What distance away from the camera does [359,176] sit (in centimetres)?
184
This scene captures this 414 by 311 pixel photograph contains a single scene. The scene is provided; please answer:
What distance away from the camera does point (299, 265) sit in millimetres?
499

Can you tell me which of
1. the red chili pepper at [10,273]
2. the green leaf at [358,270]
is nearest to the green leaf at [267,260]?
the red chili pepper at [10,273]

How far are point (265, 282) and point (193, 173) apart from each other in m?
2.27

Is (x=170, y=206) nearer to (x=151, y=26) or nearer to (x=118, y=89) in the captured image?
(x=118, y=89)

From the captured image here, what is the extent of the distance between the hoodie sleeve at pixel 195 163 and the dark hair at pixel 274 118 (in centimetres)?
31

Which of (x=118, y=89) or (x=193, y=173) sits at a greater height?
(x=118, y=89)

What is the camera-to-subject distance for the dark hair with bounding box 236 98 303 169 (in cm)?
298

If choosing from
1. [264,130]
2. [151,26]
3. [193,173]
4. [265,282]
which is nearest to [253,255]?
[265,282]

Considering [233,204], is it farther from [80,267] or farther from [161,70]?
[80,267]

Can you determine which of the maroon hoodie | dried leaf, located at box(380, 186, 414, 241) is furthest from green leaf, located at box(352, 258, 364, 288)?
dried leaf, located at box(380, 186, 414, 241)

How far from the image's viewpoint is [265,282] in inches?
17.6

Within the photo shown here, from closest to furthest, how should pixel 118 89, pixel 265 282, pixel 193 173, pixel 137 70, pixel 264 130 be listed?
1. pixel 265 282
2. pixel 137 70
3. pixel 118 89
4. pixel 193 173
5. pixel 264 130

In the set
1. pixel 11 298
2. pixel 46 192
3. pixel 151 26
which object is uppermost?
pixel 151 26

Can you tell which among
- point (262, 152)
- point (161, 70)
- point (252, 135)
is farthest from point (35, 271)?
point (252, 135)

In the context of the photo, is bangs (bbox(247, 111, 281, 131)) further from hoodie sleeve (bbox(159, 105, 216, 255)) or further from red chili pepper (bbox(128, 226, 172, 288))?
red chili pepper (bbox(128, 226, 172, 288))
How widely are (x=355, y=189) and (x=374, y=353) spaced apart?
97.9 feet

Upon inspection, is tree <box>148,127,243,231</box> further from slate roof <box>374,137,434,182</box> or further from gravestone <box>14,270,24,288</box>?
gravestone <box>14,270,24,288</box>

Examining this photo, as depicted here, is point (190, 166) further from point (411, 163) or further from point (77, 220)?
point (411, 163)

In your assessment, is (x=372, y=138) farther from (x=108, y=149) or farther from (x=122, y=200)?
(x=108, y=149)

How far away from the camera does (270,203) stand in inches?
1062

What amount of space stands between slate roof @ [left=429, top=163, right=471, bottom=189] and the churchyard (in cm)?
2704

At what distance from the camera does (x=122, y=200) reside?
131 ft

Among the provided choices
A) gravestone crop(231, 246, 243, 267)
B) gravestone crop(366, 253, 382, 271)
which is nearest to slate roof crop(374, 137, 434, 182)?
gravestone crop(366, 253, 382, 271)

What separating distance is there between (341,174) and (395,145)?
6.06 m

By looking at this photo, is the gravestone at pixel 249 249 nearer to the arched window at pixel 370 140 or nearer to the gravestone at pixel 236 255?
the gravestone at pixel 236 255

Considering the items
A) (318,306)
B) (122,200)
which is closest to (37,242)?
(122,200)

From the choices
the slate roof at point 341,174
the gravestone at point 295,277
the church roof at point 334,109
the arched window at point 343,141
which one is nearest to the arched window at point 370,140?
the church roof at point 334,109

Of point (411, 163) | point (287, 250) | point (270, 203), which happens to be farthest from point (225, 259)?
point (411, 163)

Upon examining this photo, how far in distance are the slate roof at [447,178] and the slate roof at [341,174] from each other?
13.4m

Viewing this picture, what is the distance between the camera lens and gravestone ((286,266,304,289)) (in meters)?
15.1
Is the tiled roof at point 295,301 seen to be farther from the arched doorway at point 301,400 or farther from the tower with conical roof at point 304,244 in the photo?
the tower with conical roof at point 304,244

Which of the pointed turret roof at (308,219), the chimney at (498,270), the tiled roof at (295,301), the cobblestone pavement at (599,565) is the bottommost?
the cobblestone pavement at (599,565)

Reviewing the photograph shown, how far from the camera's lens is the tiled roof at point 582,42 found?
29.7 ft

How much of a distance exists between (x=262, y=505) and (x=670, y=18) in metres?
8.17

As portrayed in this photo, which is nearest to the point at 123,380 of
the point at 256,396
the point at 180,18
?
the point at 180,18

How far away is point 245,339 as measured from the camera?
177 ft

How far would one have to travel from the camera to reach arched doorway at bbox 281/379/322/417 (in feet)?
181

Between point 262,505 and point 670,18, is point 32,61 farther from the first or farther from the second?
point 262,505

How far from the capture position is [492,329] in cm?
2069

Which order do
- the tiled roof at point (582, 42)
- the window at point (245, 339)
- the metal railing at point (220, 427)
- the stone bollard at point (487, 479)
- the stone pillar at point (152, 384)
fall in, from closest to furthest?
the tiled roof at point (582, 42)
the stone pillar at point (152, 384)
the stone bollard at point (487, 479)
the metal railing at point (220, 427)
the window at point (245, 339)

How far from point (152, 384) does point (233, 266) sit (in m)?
□ □ □
WHAT TO PRODUCE ▸ Give back the data above exactly as it appears.

ANSWER TO THIS EXERCISE ▸
What distance away from the camera does [359,176] sit (in centimetres)?
184
This scene captures this 414 by 311 pixel photograph contains a single scene. The scene is provided; please answer:
What distance away from the camera does point (299, 265) sit in millimetres?
499

Can you tell me which of
1. the red chili pepper at [10,273]
2. the green leaf at [358,270]
is nearest to the green leaf at [267,260]?
the red chili pepper at [10,273]

How far are point (265, 282) and point (193, 173) apart from each other in m?
2.27

Is (x=170, y=206) nearer to (x=151, y=26) or nearer to (x=118, y=89) in the captured image?
(x=118, y=89)

From the captured image here, what is the extent of the distance between the hoodie sleeve at pixel 195 163 and the dark hair at pixel 274 118 (in centimetres)?
31

Which of (x=118, y=89) or (x=193, y=173) sits at a greater height?
(x=118, y=89)

What is the camera-to-subject distance for the dark hair with bounding box 236 98 303 169 (in cm)?
298

If choosing from
1. [264,130]
2. [151,26]
3. [193,173]
4. [265,282]
which is nearest to [253,255]?
[265,282]

Considering [233,204], is it farther from [80,267] or farther from [161,70]?
[80,267]

Can you determine which of the maroon hoodie | dried leaf, located at box(380, 186, 414, 241) is furthest from green leaf, located at box(352, 258, 364, 288)?
dried leaf, located at box(380, 186, 414, 241)

How far from the image's viewpoint is [265,282] in inches?
17.6

Within the photo shown here, from closest to furthest, how should pixel 118 89, pixel 265 282, pixel 193 173, pixel 137 70, pixel 264 130 be listed?
1. pixel 265 282
2. pixel 137 70
3. pixel 118 89
4. pixel 193 173
5. pixel 264 130

In the set
1. pixel 11 298
2. pixel 46 192
3. pixel 151 26
which object is uppermost?
pixel 151 26

Can you tell which among
- point (262, 152)
- point (161, 70)
- point (252, 135)
is farthest from point (35, 271)?
point (252, 135)

In the context of the photo, is bangs (bbox(247, 111, 281, 131)) further from hoodie sleeve (bbox(159, 105, 216, 255)) or further from red chili pepper (bbox(128, 226, 172, 288))?
red chili pepper (bbox(128, 226, 172, 288))
How widely are (x=355, y=189) and (x=374, y=353) spaced apart?
97.9 feet

Upon inspection, is tree <box>148,127,243,231</box> further from slate roof <box>374,137,434,182</box> or further from gravestone <box>14,270,24,288</box>?
gravestone <box>14,270,24,288</box>

Examining this photo, as depicted here, is point (190, 166) further from point (411, 163) or further from point (77, 220)?
point (411, 163)

In your assessment, is (x=372, y=138) farther from (x=108, y=149) or farther from (x=122, y=200)?
(x=108, y=149)

How far away from the camera does (270,203) stand in inches?
1062

What amount of space stands between slate roof @ [left=429, top=163, right=471, bottom=189] and the churchyard (in cm)?
2704

At what distance from the camera does (x=122, y=200) reside?
131 ft

Among the provided choices
A) gravestone crop(231, 246, 243, 267)
B) gravestone crop(366, 253, 382, 271)
which is nearest to slate roof crop(374, 137, 434, 182)?
gravestone crop(366, 253, 382, 271)

What separating distance is there between (341,174) and (395,145)?
6.06 m

By looking at this photo, is the gravestone at pixel 249 249 nearer to the arched window at pixel 370 140 or nearer to the gravestone at pixel 236 255?
the gravestone at pixel 236 255

Considering the items
A) (318,306)
B) (122,200)
which is closest to (37,242)?
(122,200)

From the choices
the slate roof at point 341,174
the gravestone at point 295,277
the church roof at point 334,109
the arched window at point 343,141
which one is nearest to the arched window at point 370,140?
the church roof at point 334,109

Of point (411, 163) | point (287, 250) | point (270, 203), which happens to be farthest from point (225, 259)?
point (411, 163)

Upon examining this photo, how far in distance are the slate roof at [447,178] and the slate roof at [341,174] from each other?
13.4m

Viewing this picture, what is the distance between the camera lens and gravestone ((286,266,304,289)) (in meters)?
15.1
Is the tiled roof at point 295,301 seen to be farther from the arched doorway at point 301,400 or farther from the tower with conical roof at point 304,244 in the photo?
the tower with conical roof at point 304,244

Which of the pointed turret roof at (308,219), the chimney at (498,270), the tiled roof at (295,301), the cobblestone pavement at (599,565) is the bottommost?
the cobblestone pavement at (599,565)

Reviewing the photograph shown, how far from the camera's lens is the tiled roof at point 582,42 found?
29.7 ft

How much of a distance exists between (x=262, y=505) and (x=670, y=18) in metres?
8.17

As portrayed in this photo, which is nearest to the point at 123,380 of
the point at 256,396
the point at 180,18
?
the point at 180,18

How far away is point 245,339 as measured from the camera?
177 ft

How far would one have to travel from the camera to reach arched doorway at bbox 281/379/322/417 (in feet)?
181

Between point 262,505 and point 670,18, is point 32,61 farther from the first or farther from the second?
point 262,505

How far from the capture position is [492,329] in cm?
2069

Which order do
- the tiled roof at point (582, 42)
- the window at point (245, 339)
- the metal railing at point (220, 427)
- the stone bollard at point (487, 479)
- the stone pillar at point (152, 384)
fall in, from closest to furthest?
the tiled roof at point (582, 42)
the stone pillar at point (152, 384)
the stone bollard at point (487, 479)
the metal railing at point (220, 427)
the window at point (245, 339)

How far from point (152, 384) does point (233, 266) sit (in m)?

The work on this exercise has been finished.